Work required — Transcribe only the lines between the first line of the records and the line containing "genus: Urocyon", inclusive, exactly as written.

- Opening Delimiter -

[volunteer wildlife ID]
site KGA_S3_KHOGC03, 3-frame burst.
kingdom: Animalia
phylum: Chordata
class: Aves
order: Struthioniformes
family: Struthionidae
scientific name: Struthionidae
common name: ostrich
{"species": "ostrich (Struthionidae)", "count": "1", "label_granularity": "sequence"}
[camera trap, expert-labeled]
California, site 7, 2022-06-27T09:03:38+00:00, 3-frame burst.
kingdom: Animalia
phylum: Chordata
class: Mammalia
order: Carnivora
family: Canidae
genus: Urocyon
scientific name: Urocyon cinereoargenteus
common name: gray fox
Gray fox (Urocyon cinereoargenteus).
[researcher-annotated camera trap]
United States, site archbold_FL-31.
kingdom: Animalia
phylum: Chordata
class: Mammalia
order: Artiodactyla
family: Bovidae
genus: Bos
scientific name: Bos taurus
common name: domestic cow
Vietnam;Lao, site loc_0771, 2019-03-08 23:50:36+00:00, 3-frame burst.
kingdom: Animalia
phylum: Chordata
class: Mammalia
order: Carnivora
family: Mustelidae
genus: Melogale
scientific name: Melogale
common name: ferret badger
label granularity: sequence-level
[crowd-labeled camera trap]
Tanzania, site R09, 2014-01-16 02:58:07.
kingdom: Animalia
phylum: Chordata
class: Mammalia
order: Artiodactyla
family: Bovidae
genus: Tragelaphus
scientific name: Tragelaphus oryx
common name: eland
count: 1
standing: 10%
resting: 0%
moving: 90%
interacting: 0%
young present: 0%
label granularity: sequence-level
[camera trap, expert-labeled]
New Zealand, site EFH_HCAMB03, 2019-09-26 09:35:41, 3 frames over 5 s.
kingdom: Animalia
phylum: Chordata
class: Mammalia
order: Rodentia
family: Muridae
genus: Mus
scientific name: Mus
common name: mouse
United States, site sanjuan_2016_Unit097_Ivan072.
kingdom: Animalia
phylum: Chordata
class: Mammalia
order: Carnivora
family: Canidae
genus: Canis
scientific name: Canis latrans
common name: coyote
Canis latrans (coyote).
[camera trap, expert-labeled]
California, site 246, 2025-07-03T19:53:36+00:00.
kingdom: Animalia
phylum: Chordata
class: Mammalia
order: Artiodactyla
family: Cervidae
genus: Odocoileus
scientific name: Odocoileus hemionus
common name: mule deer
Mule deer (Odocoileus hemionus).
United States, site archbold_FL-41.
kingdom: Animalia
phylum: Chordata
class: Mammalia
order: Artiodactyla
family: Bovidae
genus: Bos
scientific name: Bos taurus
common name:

- Closing Delimiter -

Exercise solution —
[volunteer wildlife ID]
site KGA_S3_KHOGC03, 3-frame burst.
kingdom: Animalia
phylum: Chordata
class: Aves
order: Struthioniformes
family: Struthionidae
scientific name: Struthionidae
common name: ostrich
{"species": "ostrich (Struthionidae)", "count": "1", "label_granularity": "sequence"}
[camera trap, expert-labeled]
California, site 7, 2022-06-27T09:03:38+00:00, 3-frame burst.
kingdom: Animalia
phylum: Chordata
class: Mammalia
order: Carnivora
family: Canidae
genus: Urocyon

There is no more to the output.